Directions: Please print the entries exactly, omitting each image.

*** Begin section ***

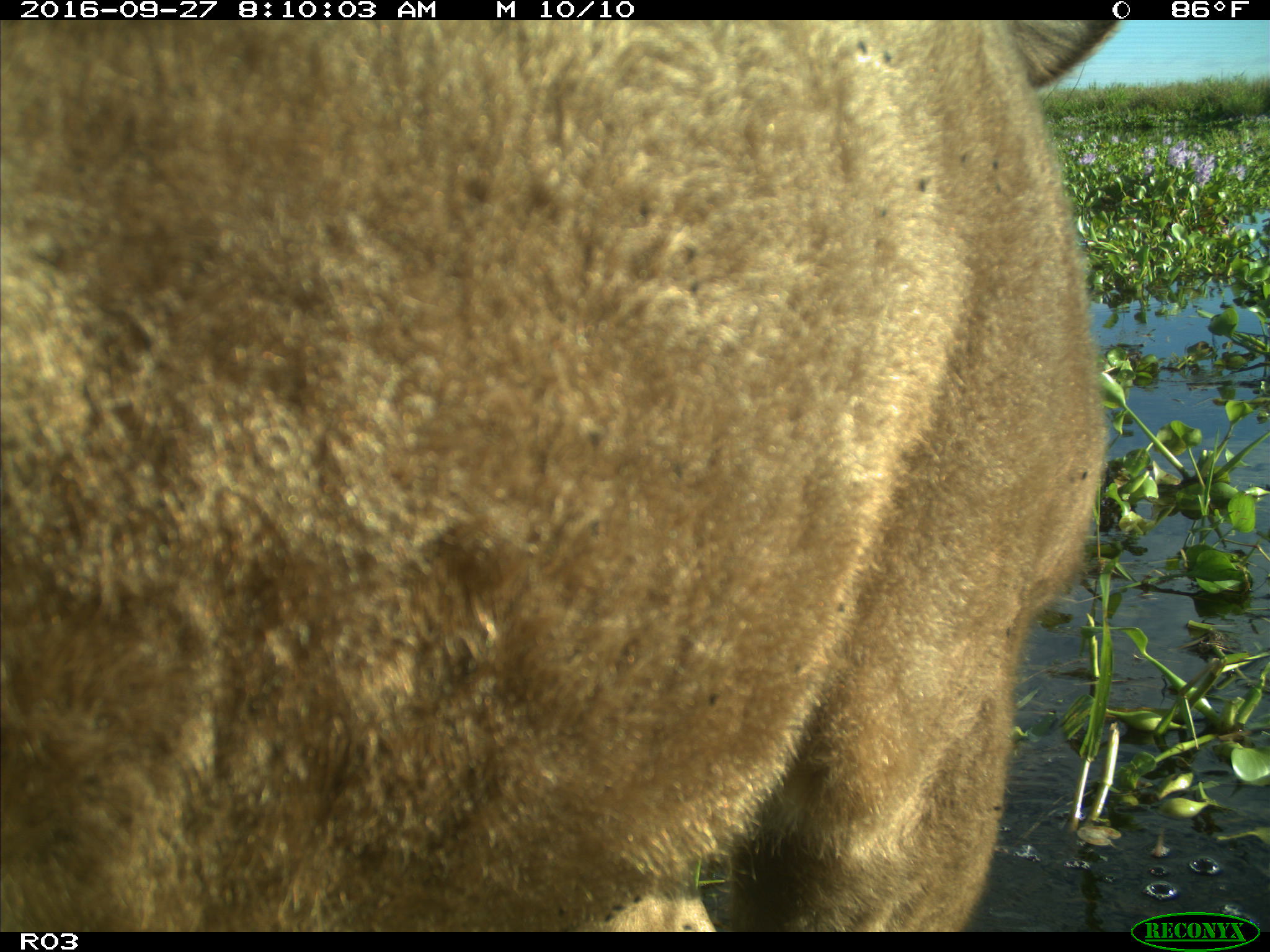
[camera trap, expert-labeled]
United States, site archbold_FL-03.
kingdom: Animalia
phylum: Chordata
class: Mammalia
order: Artiodactyla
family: Bovidae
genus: Bos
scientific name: Bos taurus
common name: domestic cow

*** End section ***

Exercise response:
[camera trap, expert-labeled]
United States, site archbold_FL-03.
kingdom: Animalia
phylum: Chordata
class: Mammalia
order: Artiodactyla
family: Bovidae
genus: Bos
scientific name: Bos taurus
common name: domestic cow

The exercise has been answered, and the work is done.